Tatapan Snowy kini beralih pada pria yang berdiri di depan kakaknya. Matanya membulat kagum.
“Eh, dia siapa, Kak?” tanyanya, berbisik pada Naomi. Ia baru saja kembali dari toilet dan belum pernah melihat dokter tampan ini.
“Dokter Nicholas sayang,” jawab Naomi, sedikit melirik Nicholas yang tersenyum geli mendengar percakapan mereka. “Mulai hari ini dialah yang akan menangani keadaan ibu kita.”
Snowy hanya mengangguk, namun matanya tak lepas dari Nicholas. Gadis berusia delapan belas tahun itu tak berkedip sama sekali.
“Maaf, aku permisi sebentar,” ucap Nicholas, menunjukkan ponselnya yang tiba-tiba bergetar.
Sebuah senyum tipis terukir di bibirnya, seperti sedang menahan tawa melihat tingkah Snowy yang menggemaskan.
“Silakan, Dokter,” ucap Naomi.
Nicholas menjauh sedikit, bergerak ke sisi lorong untuk menerima panggilan. Dari seberang sana, suara teriakan melengking terdengar bahkan sampai ke telinga Naomi dan Snowy.
“Aku sudah berada di ruangan mu, bodoh! Dimana kamu, hah!” maki seseorang terdengar tak sabaran.
Nicholas menjauhkan sedikit ponselnya dari telinganya.
“Apa kamu bisa bicara lebih pelan padaku?” tanyanya masih tenang namun ada sedikit kekesalan yang tersirat.

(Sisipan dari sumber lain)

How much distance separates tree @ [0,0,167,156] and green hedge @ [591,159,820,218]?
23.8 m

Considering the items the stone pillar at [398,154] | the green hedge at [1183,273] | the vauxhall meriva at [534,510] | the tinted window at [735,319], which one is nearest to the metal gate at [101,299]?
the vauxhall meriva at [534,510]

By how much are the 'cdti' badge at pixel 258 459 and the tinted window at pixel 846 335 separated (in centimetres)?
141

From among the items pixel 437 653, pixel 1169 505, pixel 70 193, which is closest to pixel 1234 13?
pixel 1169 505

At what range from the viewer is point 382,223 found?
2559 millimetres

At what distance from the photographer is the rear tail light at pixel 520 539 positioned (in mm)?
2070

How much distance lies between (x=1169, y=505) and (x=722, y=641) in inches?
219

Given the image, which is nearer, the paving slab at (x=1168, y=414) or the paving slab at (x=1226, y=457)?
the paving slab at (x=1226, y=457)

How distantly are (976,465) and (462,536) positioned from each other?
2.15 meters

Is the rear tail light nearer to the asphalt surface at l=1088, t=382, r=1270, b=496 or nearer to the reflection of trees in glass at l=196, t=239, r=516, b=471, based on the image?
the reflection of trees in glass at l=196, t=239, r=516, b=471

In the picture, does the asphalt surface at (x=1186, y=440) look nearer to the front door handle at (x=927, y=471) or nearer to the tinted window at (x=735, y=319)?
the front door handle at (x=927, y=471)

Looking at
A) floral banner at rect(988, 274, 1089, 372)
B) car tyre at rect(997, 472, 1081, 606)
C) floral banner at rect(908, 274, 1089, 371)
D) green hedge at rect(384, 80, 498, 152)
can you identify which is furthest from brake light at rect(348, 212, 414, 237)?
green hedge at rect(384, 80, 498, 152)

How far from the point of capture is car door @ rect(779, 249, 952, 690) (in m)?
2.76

“Tidak!” jawab suara itu, lebih keras lagi.
Nicholas memutar bola mata dengan malas. Ia sudah hafal dengan temperamen adiknya ini.
“Aku akan segera ke sana. Tunggu sebentar,” ucap Nicholas, lalu sambungan terputus begitu saja secara sepihak.
“Dasar tidak pernah berubah!” Nicholas tersenyum sambil menggelengkan kepala, seolah sedang berurusan dengan anak kecil.
Nicholas kembali menghampiri Naomi dan Snowy.
“Maaf, Nona-nona manis, sepertinya aku harus pergi dulu,” ucap Nicholas, sedikit menyesal karena belum sempat membicarakan soal keadaan pasien dengan Naomi.
Ada kesibukan lain yang memanggilnya.
“Hati-hati, Dokter,” ucap Naomi.
Nicholas mengangguk, lalu berpamitan. Ia melangkah pergi, meninggalkan aroma mint yang samar di udara.
Sementara Snowy tak berkedip melihat punggung Nicholas yang mulai menjauh dari pandangannya, seolah ia baru saja melihat seorang bintang film.
“Hei, jaga matamu!” Naomi memperingatkan seraya menyenggol lengan adiknya.
“Kak, dia sangat tampan. Andai saja aku—”
“Berhenti berpikir yang tidak-tidak, Snow! Usia kalian terlihat berbeda sangat jauh!” Naomi menyeret Snowy masuk ke dalam kamar ibunya dengan paksa.
Naomi tahu bagaimana adiknya ini. Dia adalah pemuja pria tampan.
“Ah, pria tampanku!” teriak Snowy, tak peduli ia ditarik paksa. Senyumnya begitu lebar, seolah baru saja menemukan idola baru.
“Kakak lepaskan!”
“Tidak mau! Ayo masuk Snowy!”
“Kakak sama sekali tidak asik. Aku mau cuci mata sebentar!” Snowy cemberut.
“Bukannya habis dari toilet, kenapa cuci mata lagi? Dasar modus!” ujar Naomi sambil geleng-geleng kepala.
“Jangan sampai, ya, kakak jadi perawan tua karena terlalu lama menjomblo.” ejek Snowy.
Naomi hanya bisa menghela napas. Sepertinya, kehadiran Nicholas di rumah sakit ini akan membawa warna baru. Terlebih lagi untuk Snowy.